Но я не могу не думать о тех могилах, которые увидел во время летней поездки, и миллионах людей в них. Не могу не думать о тех, кто не лег в могилу, а просто стал дымом.
И я понимаю, что наконец могу чувствовать, что я всегда это чувствовал. Просто не знал, как назвать. А это был Холокост, с ревом несущийся сквозь поколения, как волна радиации, уничтожая в тех, кого коснется, способность доверять людям, испытывать радость или любовь и принимать ее — любовь — в ответ.
И, в конце концов, так ли это важно, кто выбрался тогда из лесного ада — мой дед или его голем, искусно вырезанный старым цыганом?
Два Сэма
Посвящается вам обоим
То, что заставляет меня проснуться, — не звук. Сначала я совершенно не понимаю, что случилось. Может быть, где-то землетрясение и дрожит земля, или грузовик подскочил на ухабе, проезжая мимо пляжа, Клифф-Хауса, действующих экспонатов Музея механики, мимо нашей квартиры, до ровного отрезка объездного шоссе, которое ведет к более тихим пригородам Сан-Франциско. Я лежу неподвижно, стараясь не дышать, сам не знаю почему. От узора неверного утреннего света на слегка косых стенах и на неровном полу спальни комната выглядит нереальной, словно отражение из проектора, установленного на утесах за четверть мили отсюда.

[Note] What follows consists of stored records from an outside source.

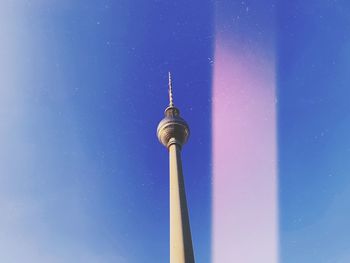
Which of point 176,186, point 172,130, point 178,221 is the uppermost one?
point 172,130

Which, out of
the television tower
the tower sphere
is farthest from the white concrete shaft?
the tower sphere

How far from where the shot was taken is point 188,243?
123 feet

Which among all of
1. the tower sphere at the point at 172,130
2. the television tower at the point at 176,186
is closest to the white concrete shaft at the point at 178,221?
the television tower at the point at 176,186

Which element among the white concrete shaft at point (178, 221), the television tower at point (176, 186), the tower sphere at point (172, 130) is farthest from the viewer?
the tower sphere at point (172, 130)

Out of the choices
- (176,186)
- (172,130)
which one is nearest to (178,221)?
(176,186)

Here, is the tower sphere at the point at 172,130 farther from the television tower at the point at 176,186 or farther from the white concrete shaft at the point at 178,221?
the white concrete shaft at the point at 178,221

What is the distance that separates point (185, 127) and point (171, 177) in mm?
12017

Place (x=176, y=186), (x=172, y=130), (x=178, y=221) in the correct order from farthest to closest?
1. (x=172, y=130)
2. (x=176, y=186)
3. (x=178, y=221)

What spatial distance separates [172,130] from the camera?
178 ft

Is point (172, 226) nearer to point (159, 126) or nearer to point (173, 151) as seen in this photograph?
point (173, 151)

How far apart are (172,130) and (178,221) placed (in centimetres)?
1761

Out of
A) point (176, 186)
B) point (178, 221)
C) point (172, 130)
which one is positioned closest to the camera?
point (178, 221)

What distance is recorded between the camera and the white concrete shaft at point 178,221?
36.1 meters

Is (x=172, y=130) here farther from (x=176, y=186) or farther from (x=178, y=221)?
(x=178, y=221)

Потом я снова чувствую движение. Прямо рядом со мной. Я тут же улыбаюсь. Не могу удержаться.
— Опять за свое, да?
Это наша игра. Он стучит крошечными кулачками, дрыгает ножкой, прижимается к животу—к мягким податливым стенкам своего теплого мирка — и, когда я кладу на него ладонь, замирает, таится и вдруг снова ударяет ножкой.
Поначалу эта игра пугала меня. Я помнил о табличках на аквариумах, предупреждавших о том, что не следует стучать по стеклу: от этого у рыбок случаются сердечные приступы. Но он любил играть. И сегодня ночью слабые толчки его новой жизни — как волшебные пальчики — пробегали по моему позвоночнику к плечам. Успокаивали меня, прогоняли страх. Осторожно откинув простыни, стараясь, чтобы Лиззи не проснулась, я наклоняюсь ближе к ее животу и тут же понимаю, что проснулся не из-за этого.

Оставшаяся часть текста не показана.